Park Yu-rim in “Drive My Car”

And then there’s Misaki (Tôko Miura), the phlegmatic young woman hired to ferry Yūsuke around in his prized cherry-red Saab. He doesn’t need a driver, he protests; the festival administrators insist, and as the two motor around this city of ghosts, listening to a tape cassette of “Uncle Vanya” read by Yūsuke’s dead wife, they slowly exchange their pasts and then their secrets – things they could have done but didn’t; things they did do but shouldn’t have.

Very much like Chekhov, “Drive My Car” isn’t “about” anything so much as it’s about the continuing tragicomedy of our passage through the world, whether striding across a stage or driving from one end of Japan to the other. The stories we tell each other – which are rarely the whole story – and the Babel of tongues with which we tell them. The lingering smoke left by acts of passion, or violence, or fear, and what we do when the smoke clears.

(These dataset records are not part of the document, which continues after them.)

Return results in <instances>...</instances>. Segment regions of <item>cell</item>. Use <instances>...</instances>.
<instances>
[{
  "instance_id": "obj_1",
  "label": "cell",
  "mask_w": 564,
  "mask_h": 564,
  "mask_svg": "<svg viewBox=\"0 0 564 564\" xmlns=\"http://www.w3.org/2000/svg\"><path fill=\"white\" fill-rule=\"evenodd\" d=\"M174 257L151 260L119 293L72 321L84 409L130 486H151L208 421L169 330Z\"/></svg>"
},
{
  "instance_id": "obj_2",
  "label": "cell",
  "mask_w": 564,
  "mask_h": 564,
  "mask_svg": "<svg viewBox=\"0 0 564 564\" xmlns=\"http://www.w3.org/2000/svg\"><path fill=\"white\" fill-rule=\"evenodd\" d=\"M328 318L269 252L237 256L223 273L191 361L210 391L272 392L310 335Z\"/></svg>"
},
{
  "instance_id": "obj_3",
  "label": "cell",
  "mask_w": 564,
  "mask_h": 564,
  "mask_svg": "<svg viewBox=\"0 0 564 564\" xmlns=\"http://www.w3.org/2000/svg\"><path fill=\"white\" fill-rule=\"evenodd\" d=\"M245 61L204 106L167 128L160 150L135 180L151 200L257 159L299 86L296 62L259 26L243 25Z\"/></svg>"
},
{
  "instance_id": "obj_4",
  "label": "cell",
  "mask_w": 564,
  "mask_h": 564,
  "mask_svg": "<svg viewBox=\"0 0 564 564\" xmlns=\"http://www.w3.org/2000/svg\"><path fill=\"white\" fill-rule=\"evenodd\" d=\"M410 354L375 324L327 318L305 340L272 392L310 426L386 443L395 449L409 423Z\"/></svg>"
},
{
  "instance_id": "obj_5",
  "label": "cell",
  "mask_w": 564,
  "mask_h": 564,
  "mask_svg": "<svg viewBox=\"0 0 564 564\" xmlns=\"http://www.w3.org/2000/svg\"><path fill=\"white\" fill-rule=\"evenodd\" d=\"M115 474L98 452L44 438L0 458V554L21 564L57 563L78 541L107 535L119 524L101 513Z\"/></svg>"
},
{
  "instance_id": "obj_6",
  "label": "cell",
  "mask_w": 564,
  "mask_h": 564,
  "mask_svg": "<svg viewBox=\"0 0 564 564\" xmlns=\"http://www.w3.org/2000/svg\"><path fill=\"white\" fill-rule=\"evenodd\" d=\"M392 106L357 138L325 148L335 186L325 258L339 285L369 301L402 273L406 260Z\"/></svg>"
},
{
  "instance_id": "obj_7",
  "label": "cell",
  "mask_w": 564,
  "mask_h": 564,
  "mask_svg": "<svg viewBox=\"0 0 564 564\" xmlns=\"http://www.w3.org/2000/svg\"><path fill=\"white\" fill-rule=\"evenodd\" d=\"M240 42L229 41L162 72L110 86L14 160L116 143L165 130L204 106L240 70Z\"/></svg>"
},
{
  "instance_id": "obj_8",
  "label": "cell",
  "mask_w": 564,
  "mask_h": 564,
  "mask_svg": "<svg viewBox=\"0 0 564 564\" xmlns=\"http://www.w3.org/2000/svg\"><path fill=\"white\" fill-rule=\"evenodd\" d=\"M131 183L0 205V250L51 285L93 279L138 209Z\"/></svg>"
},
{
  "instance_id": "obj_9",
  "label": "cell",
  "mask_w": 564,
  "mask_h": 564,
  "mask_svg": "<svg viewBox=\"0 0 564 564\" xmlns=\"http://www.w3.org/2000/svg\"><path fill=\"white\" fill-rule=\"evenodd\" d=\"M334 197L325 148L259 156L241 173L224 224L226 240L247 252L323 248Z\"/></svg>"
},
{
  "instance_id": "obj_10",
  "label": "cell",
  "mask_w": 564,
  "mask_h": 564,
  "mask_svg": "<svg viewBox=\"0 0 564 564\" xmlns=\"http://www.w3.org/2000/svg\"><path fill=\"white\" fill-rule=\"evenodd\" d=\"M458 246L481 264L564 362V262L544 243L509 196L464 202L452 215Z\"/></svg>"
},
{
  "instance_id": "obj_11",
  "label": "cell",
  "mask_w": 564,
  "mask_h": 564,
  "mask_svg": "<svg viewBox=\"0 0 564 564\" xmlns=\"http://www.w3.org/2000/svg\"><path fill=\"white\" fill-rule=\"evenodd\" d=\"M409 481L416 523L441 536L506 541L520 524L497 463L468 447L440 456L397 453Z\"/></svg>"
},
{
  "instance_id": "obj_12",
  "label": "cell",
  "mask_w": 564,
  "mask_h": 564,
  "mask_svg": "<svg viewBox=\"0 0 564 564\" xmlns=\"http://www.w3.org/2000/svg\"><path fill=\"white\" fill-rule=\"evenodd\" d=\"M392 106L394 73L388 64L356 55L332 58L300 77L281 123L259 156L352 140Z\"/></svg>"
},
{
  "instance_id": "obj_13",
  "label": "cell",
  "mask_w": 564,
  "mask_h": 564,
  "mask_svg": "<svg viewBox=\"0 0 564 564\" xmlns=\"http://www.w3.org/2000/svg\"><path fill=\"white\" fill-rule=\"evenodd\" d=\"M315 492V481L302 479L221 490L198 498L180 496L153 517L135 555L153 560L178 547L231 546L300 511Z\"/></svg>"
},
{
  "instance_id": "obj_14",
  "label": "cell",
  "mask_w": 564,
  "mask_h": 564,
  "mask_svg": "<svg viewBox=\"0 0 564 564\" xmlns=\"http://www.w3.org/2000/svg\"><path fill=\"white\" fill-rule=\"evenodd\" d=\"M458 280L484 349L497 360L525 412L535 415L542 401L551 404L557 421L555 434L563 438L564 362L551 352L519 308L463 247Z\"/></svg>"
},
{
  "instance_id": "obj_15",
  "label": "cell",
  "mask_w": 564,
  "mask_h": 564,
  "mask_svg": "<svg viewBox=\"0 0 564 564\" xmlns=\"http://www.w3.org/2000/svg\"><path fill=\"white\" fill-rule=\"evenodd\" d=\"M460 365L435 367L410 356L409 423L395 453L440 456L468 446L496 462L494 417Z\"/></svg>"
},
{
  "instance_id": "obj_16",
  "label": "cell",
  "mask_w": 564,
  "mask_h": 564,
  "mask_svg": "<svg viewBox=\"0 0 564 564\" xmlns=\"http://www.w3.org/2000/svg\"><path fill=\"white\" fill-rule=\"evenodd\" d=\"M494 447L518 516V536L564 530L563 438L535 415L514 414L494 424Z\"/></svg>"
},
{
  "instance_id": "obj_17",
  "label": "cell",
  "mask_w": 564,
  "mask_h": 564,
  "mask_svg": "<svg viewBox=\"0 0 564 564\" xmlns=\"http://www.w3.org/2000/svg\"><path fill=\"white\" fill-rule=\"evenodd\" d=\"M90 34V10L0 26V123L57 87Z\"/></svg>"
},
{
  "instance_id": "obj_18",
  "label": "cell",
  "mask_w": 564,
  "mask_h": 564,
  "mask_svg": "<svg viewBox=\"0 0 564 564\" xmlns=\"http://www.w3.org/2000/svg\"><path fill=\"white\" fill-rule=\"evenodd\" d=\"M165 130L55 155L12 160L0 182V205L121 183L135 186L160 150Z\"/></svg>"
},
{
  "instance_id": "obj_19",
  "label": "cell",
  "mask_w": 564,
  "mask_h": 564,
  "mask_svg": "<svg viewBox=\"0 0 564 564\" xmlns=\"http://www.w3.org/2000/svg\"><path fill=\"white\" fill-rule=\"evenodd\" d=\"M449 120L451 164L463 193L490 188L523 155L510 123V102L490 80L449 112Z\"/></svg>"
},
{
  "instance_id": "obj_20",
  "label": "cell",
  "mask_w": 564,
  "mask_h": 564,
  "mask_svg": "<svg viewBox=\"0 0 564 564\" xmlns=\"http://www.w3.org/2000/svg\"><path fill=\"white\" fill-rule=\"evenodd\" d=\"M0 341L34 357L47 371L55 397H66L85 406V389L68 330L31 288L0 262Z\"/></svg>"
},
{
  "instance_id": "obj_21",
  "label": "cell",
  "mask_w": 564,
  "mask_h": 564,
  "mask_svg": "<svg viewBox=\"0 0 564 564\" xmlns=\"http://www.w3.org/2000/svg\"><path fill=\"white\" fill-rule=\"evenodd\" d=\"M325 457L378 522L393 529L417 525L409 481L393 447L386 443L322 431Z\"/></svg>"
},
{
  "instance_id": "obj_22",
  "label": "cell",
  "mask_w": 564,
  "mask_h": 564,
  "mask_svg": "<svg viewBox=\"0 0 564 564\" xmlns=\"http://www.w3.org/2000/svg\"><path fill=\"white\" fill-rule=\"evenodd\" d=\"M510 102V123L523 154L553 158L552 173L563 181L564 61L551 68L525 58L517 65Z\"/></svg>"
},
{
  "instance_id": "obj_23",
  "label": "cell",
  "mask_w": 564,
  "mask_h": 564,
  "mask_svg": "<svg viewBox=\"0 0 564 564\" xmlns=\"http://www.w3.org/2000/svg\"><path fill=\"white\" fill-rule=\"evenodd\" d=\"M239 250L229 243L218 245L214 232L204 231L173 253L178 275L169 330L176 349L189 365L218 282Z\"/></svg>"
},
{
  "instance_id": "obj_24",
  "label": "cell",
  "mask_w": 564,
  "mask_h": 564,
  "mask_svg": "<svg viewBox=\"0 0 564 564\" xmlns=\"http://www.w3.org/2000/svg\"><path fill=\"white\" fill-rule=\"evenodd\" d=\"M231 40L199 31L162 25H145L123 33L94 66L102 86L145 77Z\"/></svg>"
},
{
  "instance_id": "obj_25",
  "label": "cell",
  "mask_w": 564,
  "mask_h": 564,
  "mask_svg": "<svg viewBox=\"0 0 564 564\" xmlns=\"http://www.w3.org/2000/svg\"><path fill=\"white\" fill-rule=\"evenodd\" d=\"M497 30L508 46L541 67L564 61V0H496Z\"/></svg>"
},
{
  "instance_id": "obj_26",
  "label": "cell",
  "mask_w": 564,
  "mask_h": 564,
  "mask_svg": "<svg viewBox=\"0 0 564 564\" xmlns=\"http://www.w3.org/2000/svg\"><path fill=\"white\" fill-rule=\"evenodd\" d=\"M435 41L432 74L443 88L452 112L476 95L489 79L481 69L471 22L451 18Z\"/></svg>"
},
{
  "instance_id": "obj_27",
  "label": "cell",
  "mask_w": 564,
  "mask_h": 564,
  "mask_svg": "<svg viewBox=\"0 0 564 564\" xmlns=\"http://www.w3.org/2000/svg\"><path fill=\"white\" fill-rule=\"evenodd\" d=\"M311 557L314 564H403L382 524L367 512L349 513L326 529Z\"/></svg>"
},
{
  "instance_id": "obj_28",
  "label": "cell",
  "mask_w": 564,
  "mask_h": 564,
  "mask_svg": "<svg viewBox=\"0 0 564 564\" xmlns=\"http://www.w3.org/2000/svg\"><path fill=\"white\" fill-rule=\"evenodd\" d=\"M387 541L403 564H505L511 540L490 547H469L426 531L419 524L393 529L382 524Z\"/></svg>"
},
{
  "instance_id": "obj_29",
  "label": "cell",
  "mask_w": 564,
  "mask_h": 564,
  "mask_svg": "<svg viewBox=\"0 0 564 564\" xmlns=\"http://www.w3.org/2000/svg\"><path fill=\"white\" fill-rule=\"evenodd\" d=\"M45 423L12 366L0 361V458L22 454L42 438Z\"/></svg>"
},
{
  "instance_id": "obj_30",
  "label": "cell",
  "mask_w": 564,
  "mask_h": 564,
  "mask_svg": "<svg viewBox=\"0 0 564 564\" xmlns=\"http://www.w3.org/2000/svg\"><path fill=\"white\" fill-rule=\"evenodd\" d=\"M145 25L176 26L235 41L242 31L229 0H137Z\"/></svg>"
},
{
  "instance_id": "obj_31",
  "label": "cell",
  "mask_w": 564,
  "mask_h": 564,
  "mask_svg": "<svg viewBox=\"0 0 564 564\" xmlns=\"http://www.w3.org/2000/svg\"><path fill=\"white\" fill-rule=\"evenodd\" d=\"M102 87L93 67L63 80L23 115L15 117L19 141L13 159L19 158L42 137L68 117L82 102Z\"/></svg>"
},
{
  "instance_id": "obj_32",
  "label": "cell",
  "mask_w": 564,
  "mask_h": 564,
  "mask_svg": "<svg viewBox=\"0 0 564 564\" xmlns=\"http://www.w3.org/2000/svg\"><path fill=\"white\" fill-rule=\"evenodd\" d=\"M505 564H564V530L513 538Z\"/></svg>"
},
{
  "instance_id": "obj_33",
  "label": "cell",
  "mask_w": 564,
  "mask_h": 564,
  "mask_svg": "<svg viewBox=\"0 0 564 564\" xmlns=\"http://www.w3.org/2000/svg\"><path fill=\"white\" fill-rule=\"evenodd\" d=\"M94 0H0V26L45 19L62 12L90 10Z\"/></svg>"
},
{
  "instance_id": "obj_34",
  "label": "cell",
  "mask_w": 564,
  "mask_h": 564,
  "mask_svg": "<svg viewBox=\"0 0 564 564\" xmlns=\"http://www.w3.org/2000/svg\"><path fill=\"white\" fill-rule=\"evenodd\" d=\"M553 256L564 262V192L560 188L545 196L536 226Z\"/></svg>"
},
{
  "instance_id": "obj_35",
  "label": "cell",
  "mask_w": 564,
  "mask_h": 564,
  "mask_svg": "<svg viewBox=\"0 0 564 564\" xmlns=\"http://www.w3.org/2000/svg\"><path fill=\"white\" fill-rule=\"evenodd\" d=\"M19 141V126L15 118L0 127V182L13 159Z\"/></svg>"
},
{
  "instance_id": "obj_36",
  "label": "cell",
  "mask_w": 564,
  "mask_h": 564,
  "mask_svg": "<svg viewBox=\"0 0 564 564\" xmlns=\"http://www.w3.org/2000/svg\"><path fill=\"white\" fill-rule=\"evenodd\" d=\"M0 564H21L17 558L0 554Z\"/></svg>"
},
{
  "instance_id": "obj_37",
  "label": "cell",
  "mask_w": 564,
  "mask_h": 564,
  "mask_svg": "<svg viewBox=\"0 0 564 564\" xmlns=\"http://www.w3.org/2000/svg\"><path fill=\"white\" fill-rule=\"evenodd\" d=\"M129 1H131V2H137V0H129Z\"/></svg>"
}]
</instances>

The satisfaction of traveling in a car accompanied by someone with whom you can be silent. And especially the way theater gives us words to say what we can’t in life and situations that reflect and refract our own. (It’s no coincidence that we catch a glimpse of “Waiting for Godot” in addition to “Uncle Vanya.”) The pieces Hamaguchi assembles don’t seem to add up, and yet when it’s over you may feel that the whole is much, much larger than the sum of the parts, in ways beyond the power to articulate. If that isn’t what the cinema is for – to show the mystery rather than tell us about it – I don’t know what is.